→ **TASK OBJECTIVE**
For the records below, give the number of lines that include the string "includes". Nothing else belongs in the answer.

[Stored data entries]

———

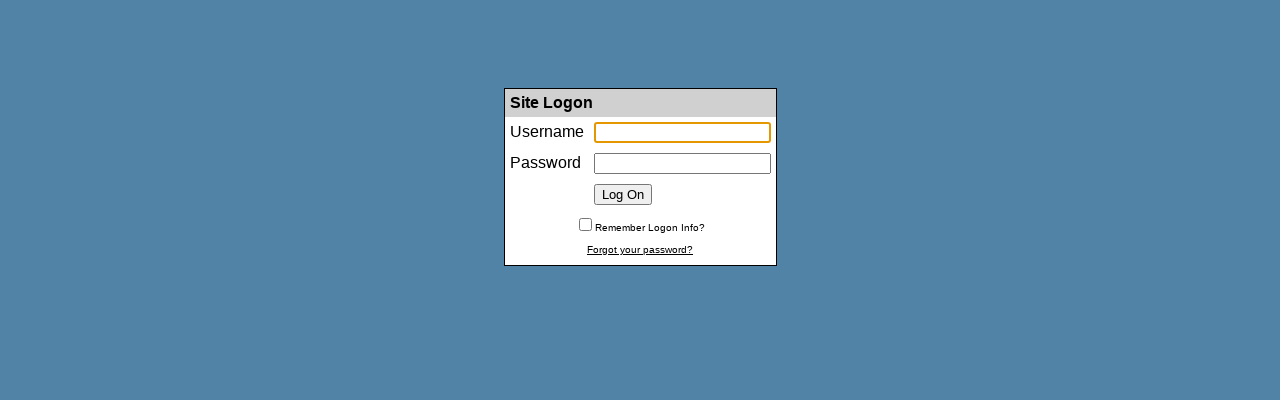

--- FILE ---
content_type: text/html
request_url: https://bpeaccess.com/clientlogon.asp
body_size: 6538
content:
<!DOCTYPE html PUBLIC "-//W3C//DTD XHTML 1.0 Transitional//EN" "http://www.w3.org/TR/xhtml1/DTD/xhtml1-transitional.dtd">
<html xmlns="http://www.w3.org/1999/xhtml">
<head>
<link rel="stylesheet" href="includes/style.css?v=123">
<meta http-equiv="Content-Type" content="text/html; charset=iso-8859-1">
<style type="text/css">body {font-size:12pt;color:FFFFFF;background-color:#5083A6;}a:link,a:visited {color:#0000FF;}.th,.divheader {background-color:#D0D0D0;color:#000000;font-weight:bold;font-size:12pt;}td,.divcell {background-color:#FFFFFF;color:#000000;font-size:12pt;font-family:Roboto,Verdana,Arial;}table,.divtable {border:1px solid #000000;;border-collapse:collapse;}.noborder {border:0px;}p {font-size:12pt;font-family:Roboto,Verdana,Arial;color:#FFFFFF;}.panel-title {font-size:17pt;font-family:Roboto,Verdana,Arial;color:#000000;}#navlist li {list-style:none;margin:0;display:inline;}#navlist li a {border-color:#AAA;background: #D0D0D0;text-decoration: none;}#navlist li a:link {color:#000000;}#navlist li a:visited {color:#000000;}#navlist li a:hover {color:#000000;background:#FFFFFF;}.questiontitle {font-size:12pt;font-family:Roboto,Verdana,Arial;color:#000000;background-color:#FFFFFF;color:#000000;}.formbutton {border:1px solid #000000 !important;background-color:#EFEFEF !important;color:#000000 !important;font-size:12pt !important;font-weight:400 !important;border-radius:2px !important;padding:5px 5px !important;margin:3px 3px !important;}.music_link A:link {text-decoration:none;color:#00F}.music_link A:visited {text-decoration:none;color:#00F}.music_link A:active {text-decoration:none;color:#00F}.music_link A:hover {text-decoration:underline;color:red}.music_link2 A:link {text-decoration:none;color:#000;font-size:10px;font-family:Roboto,Verdana,Arial;}.music_link2 A:visited {text-decoration:none;color:#000;font-size:10px;font-family:Roboto,Verdana,Arial;}.music_link2 A:active {text-decoration:none;color:#000;font-size:10px;font-family:Roboto,Verdana,Arial;}.music_link2 A:hover {text-decoration:underline;color:red;font-size:10px;font-family:Roboto,Verdana,Arial;}.alertify-message {color:black !important;}</style>
<title>Boone's Professional Events - Logon</title>
<link rel="stylesheet" type="text/css" media="screen" href="../includes/jquery.rating.css">
<script src="includes/jquery.js" language="javascript" type="text/javascript"></script>
<script src="includes/jquery.ui.js" language="javascript" type="text/javascript"></script>
<script src="../includes/jquery.rating.js" language="javascript" type="text/javascript"></script>
<script type="text/javascript" src="includes/alertify.min.js"></script>
<link rel="stylesheet" href="includes/jquery.ui.css">
<link rel="stylesheet" href="includes/alertify.core.css">
<link rel="stylesheet" href="includes/alertify.default.css">
<meta name="robots" content="nofollow">
</head>
<body onload="breakout_of_frame();document.logonform.username.focus();" marginwidth=0 marginheight=0 leftmargin=0 topmargin=0 bottommargin=0><br><p align=center id="logo_p"><a href="https://www.BoonesProEvents.com"><img src="https://photos.smugmug.com/BPEPictures/Boones-Logo/n-vrXsfQ/i-pwBfjQZ/0/f14359cf/S/i-pwBfjQZ-S.png" class="custom_logo_image" onerror="this.style.display='none'" style="max-width:100%;height:auto;"></a></p><BR><script>document.cookie.split(';').forEach(function(c) { document.cookie = c.replace(/^ +/,'').replace(/=.*/, '=;expires=' + new Date().toUTCString() + ';path=/'); });</script><input type="hidden" id="djepsiteverification" value="true"><input type="hidden" id="djepnumber" value="22"><input type="hidden" id="djepip" value="66.180.33.200"><input type="hidden" id="djepservername" value="bpeaccess.com">
<script>
function SendPasswordWindow() {w = window.open('sendpassword.asp?typeoflogon=client','w','width=350,height=150,menubar=no,scrollbars=no,resizable=yes,location=no,directories=no,status=no');w.focus();}
function remember_logon_warning(rlw_checkbox) {if (rlw_checkbox.checked) {window.alert('Do not select this option at a public terminal or on a shared computer.');}}
function breakout_of_frame() {if (top.location != location) {top.location.href = document.location.href;}}
function imgError(x) {$("#logo_p").hide();}
window.opener = null;
</script>
<form role="form" name="logonform" action="clientlogon.asp" method="post"><input type="hidden" name="goto" value=""><input type="hidden" name="use_event" value="0"><input type="hidden" name="redirecturl" value=""><input type="hidden" name="view_sms" value=""><input type=hidden name=djidnumber value=13703><input type="hidden" name="use_frameless" value="False"><br><br><table align=center height=170 width=250 cellpadding=5 cellspacing=0 border=0 style='border:1px solid #000000;border-collapse:collapse;'><tr><td colspan=2 style='font-size:12pt;font-family:Roboto,Verdana,Arial;color:#000000;background-color:#D0D0D0;color:#000000;'><b>Site Logon</td></tr><tr><td style='font-size:12pt;font-family:Roboto,Verdana,Arial;color:#000000;background-color:#FFFFFF;color:#000000;'>Username</td><td style='font-size:12pt;font-family:Roboto,Verdana,Arial;color:#000000;background-color:#FFFFFF;color:#000000;'><input type="text" name="username" size="20" maxlength="50" tabindex="1"></td></tr><tr><td style='font-size:12pt;font-family:Roboto,Verdana,Arial;color:#000000;background-color:#FFFFFF;color:#000000;'>Password</td><td style='font-size:12pt;font-family:Roboto,Verdana,Arial;color:#000000;background-color:#FFFFFF;color:#000000;'><input type="password" name="password" size="20" maxlength="28" tabindex="2"></td></tr><tr><td style='font-size:12pt;font-family:Roboto,Verdana,Arial;color:#000000;background-color:#FFFFFF;color:#000000;'>&nbsp;</td><td style='font-size:12pt;font-family:Roboto,Verdana,Arial;color:#000000;background-color:#FFFFFF;color:#000000;'><input type="submit" name="submit" value="Log On" tabindex="3"></td></tr><tr><td align=center colspan=2 style='font-size:12pt;font-family:Roboto,Verdana,Arial;color:#000000;background-color:#FFFFFF;color:#000000;'><font size=1><input type="checkbox" name="subaction" value="set_cookie" onClick="remember_logon_warning(this)">Remember Logon Info?</td></tr><tr><td align=center colspan=2 style='font-size:12pt;font-family:Roboto,Verdana,Arial;color:#000000;background-color:#FFFFFF;color:#000000;'><a style='font-size:12pt;font-family:Roboto,Verdana,Arial;color:#000000;background-color:#FFFFFF;color:#000000;' href="javascript:SendPasswordWindow()"><font size="1">Forgot your password?</font></a><div class="cf"></div><div style="height:5px;"></div></td></tr></table><p align=center></p></form></table></div></form></body></html>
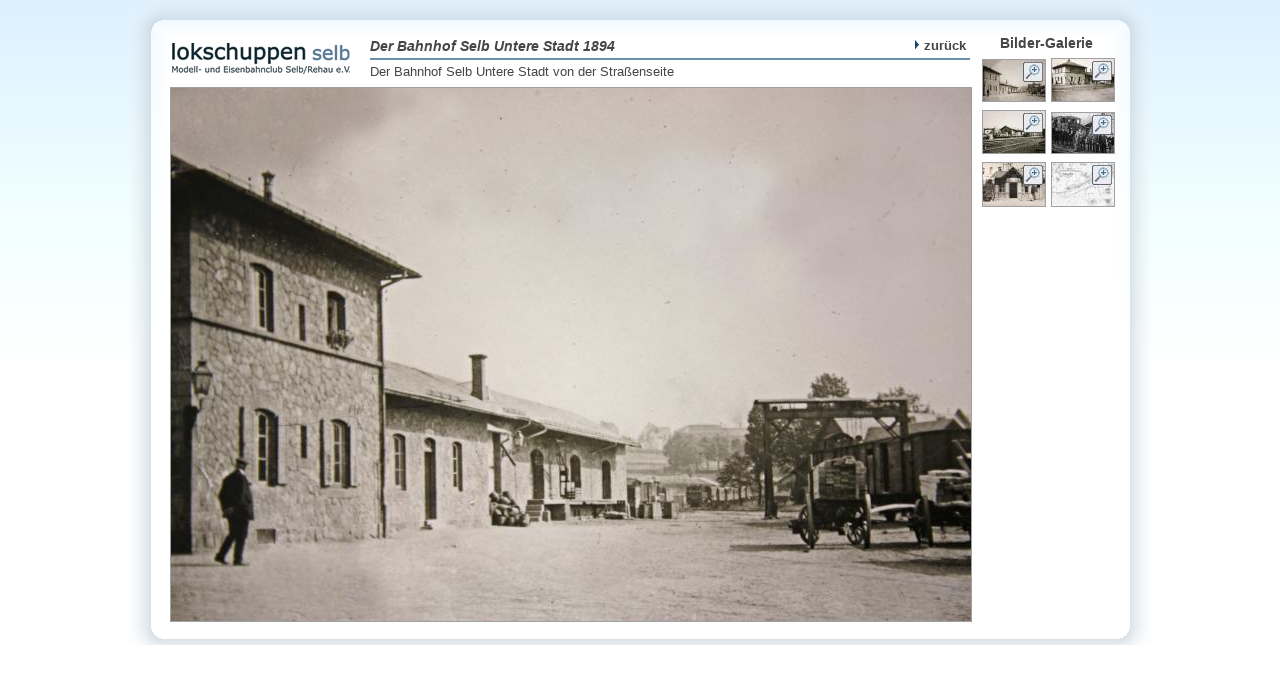

--- FILE ---
content_type: text/html; charset=utf-8
request_url: http://lokschuppen-selb.de/index.php?seite=drbhnhfslbntrstdt1894&rel_re=snbhnndrrgn&bild=drbhnhfslbntrstdt1894-01.jpg&rel_so=snbhnnslb&sr=0&bg=true
body_size: 1312
content:
<!doctype html>
<html lang="de">

<head>
<meta charset="utf-8">

<meta name="description" content="">
<meta name="keywords" content="">
<meta name="language" content="de">
<meta name="robots" content="index,follow">
<meta name="abstract" content="">
<meta name="distribution" content="global">

<title>MuEC Selb/Rehau e.V. - Der Bahnhof Selb Untere Stadt 1894</title>
<link rel="stylesheet" type="text/css" href="styles/standard.css">

</head>

<body style="background-image:url(bilder/seite/hgr-body-2.png); background-repeat:repeat-x;">

<script type="text/javascript" src="script/tooltip/wz_tooltip.js"></script>

<div style="width:1020px; text-align:center; margin-left:auto; margin-right:auto;">
<div style="width:1020px; height:35px; background-image:url(bilder/hintergrund/hgr-schatten-logo.png);"></div>
<div style="width:1020px; background-image:url(bilder/hintergrund/hgr-seite-2.png);">
<div style="width:980px; margin-left:20px;">

<table cellpadding="0" cellspacing="0">
<tr>
<td>

<table style="width:822px; text-align:left;" cellpadding="0" cellspacing="0">
<tr>
<td style="height:50px; width:200px; padding-left:20px; padding-bottom:2px;">
<img src="bilder/logo/logo-bg.png" style="width:180px; margin-right:20px;">
</td>
<td style="vertical-align:bottom; padding-bottom:4px;">

<table style="width:600px;" cellpadding="0" cellspacing="0">
<tr>
<td style="width:500px; padding:0px 4px 4px 0px;"><span style="font-size:14px; font-weight:bold; font-style:italic;">Der Bahnhof Selb Untere Stadt 1894</span>
</td>
<td style="text-align:right; font-weight:bold; padding:0px 4px 4px 0px;"><a href="index.php?seite=drbhnhfslbntrstdt1894&rel_re=snbhnndrrgn&rel_so=snbhnnslb&sr=0&aktuell=0"><img src="bilder/seite/pfeil-rechts.gif" style="width:4px; height:12px; border:none; margin-right:5px;" alt="">zur&uuml;ck</a></div>
</td>
</tr>
<tr>
<td colspan="2" style="border-top:solid 2px #678FAE; padding:4px 4px 4px 0px;">Der Bahnhof Selb Untere Stadt von der Straßenseite
</td> 
</tr>
</table>

</td>
</tr>
<tr>
<td colspan="2" style="text-align:center;">

<!-- [%bild_gross_wahl%] -->
<div><a href="index.php?seite=drbhnhfslbntrstdt1894&rel_re=snbhnndrrgn&rel_so=snbhnnslb&sr=0&aktuell=0" onmouseover="Tip('<div style=\'max-width:400px;\'>Der Bahnhof Selb Untere Stadt von der Straßenseite</div>')" onmouseout="UnTip()"><img src="bilder/drbhnhfslbntrstdt1894/drbhnhfslbntrstdt1894-01.jpg" style="border:solid 1px #A0A0A0; margin-left:20px;" title="Der Bahnhof Selb Untere Stadt von der Straßenseite" alt="Der Bahnhof Selb Untere Stadt von der Straßenseite"></a>

</td>
</tr>
</table>

</td>
<td style="vertical-align:top;">

<table style="width:160px; text-align:left;" cellpadding="0" cellspacing="0">
<tr>
<td style="font-size:14px; font-weight:bold; padding-bottom:7px; padding-left:28px;">
Bilder-Galerie
</td>
</tr>
<tr>
<td style="padding-left:5px;">
<a href="index.php?seite=drbhnhfslbntrstdt1894&rel_re=snbhnndrrgn&bild=drbhnhfslbntrstdt1894-01.jpg&rel_so=snbhnnslb&sr=0&bg=true&pos=5" onmouseover="Tip('<div style=\'max-width:400px;\'>Der Bahnhof Selb Untere Stadt von der Straßenseite</div>')"  onmouseout="UnTip()"><img src="bilder/drbhnhfslbntrstdt1894/vorschau/drbhnhfslbntrstdt1894-01_vs.jpg" style="border:solid 1px #A0A0A0; margin-bottom:5px; margin-left:5px;" title="Der Bahnhof Selb Untere Stadt von der Straßenseite" alt="Der Bahnhof Selb Untere Stadt von der Straßenseite"></a><a href="index.php?seite=drbhnhfslbntrstdt1894&rel_re=snbhnndrrgn&bild=drbhnhfslbntrstdt1894-02.jpg&rel_so=snbhnnslb&sr=0&bg=true&pos=5" onmouseover="Tip('<div style=\'max-width:400px;\'>Der Bahnhof Selb Untere Stadt</div>')"  onmouseout="UnTip()"><img src="bilder/drbhnhfslbntrstdt1894/vorschau/drbhnhfslbntrstdt1894-02_vs.jpg" style="border:solid 1px #A0A0A0; margin-bottom:5px; margin-left:5px;" title="Der Bahnhof Selb Untere Stadt" alt="Der Bahnhof Selb Untere Stadt"></a><a href="index.php?seite=drbhnhfslbntrstdt1894&rel_re=snbhnndrrgn&bild=drbhnhfslbntrstdt1894-03.jpg&rel_so=snbhnnslb&sr=0&bg=true&pos=5" onmouseover="Tip('<div style=\'max-width:400px;\'>Die Gleisanlagen im Bahnhof Selb Untere Stadt, links im Hintergrund die alte Post</div>')"  onmouseout="UnTip()"><img src="bilder/drbhnhfslbntrstdt1894/vorschau/drbhnhfslbntrstdt1894-03_vs.jpg" style="border:solid 1px #A0A0A0; margin-bottom:5px; margin-left:5px;" title="Die Gleisanlagen im Bahnhof Selb Untere Stadt, links im Hintergrund die alte Post" alt="Die Gleisanlagen im Bahnhof Selb Untere Stadt, links im Hintergrund die alte Post"></a><a href="index.php?seite=drbhnhfslbntrstdt1894&rel_re=snbhnndrrgn&bild=drbhnhfslbntrstdt1894-04.jpg&rel_so=snbhnnslb&sr=0&bg=true&pos=5" onmouseover="Tip('<div style=\'max-width:400px;\'>Das Personal mit einer Bayerischen D VII</div>')"  onmouseout="UnTip()"><img src="bilder/drbhnhfslbntrstdt1894/vorschau/drbhnhfslbntrstdt1894-04_vs.jpg" style="border:solid 1px #A0A0A0; margin-bottom:5px; margin-left:5px;" title="Das Personal mit einer Bayerischen D VII" alt="Das Personal mit einer Bayerischen D VII"></a><a href="index.php?seite=drbhnhfslbntrstdt1894&rel_re=snbhnndrrgn&bild=drbhnhfslbntrstdt1894-06.jpg&rel_so=snbhnnslb&sr=0&bg=true&pos=5" onmouseover="Tip('<div style=\'max-width:400px;\'>Der Haltepunkt Selb Obere Stadt auf Höhe der Gaststätte Ostmark</div>')"  onmouseout="UnTip()"><img src="bilder/drbhnhfslbntrstdt1894/vorschau/drbhnhfslbntrstdt1894-06_vs.jpg" style="border:solid 1px #A0A0A0; margin-bottom:5px; margin-left:5px;" title="Der Haltepunkt Selb Obere Stadt auf Höhe der Gaststätte Ostmark" alt="Der Haltepunkt Selb Obere Stadt auf Höhe der Gaststätte Ostmark"></a><a href="index.php?seite=drbhnhfslbntrstdt1894&rel_re=snbhnndrrgn&bild=drbhnhfslbntrstdt1894-05.jpg&rel_so=snbhnnslb&sr=0&bg=true&pos=5" onmouseover="Tip('<div style=\'max-width:400px;\'>Lageplan Bahnhof Selb Untere Stadt</div>')"  onmouseout="UnTip()"><img src="bilder/drbhnhfslbntrstdt1894/vorschau/drbhnhfslbntrstdt1894-05_vs.jpg" style="border:solid 1px #A0A0A0; margin-bottom:5px; margin-left:5px;" title="Lageplan Bahnhof Selb Untere Stadt" alt="Lageplan Bahnhof Selb Untere Stadt"></a>
</td>
</tr>
</table>

</td>
</tr>
</table>
</div>

</div>
<div style="width:1020px; height:20px; background-image:url(bilder/hintergrund/hgr-seite-3.png);">
</div>
</div>

</body>
</html>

———

→ **TASK ANSWER**
9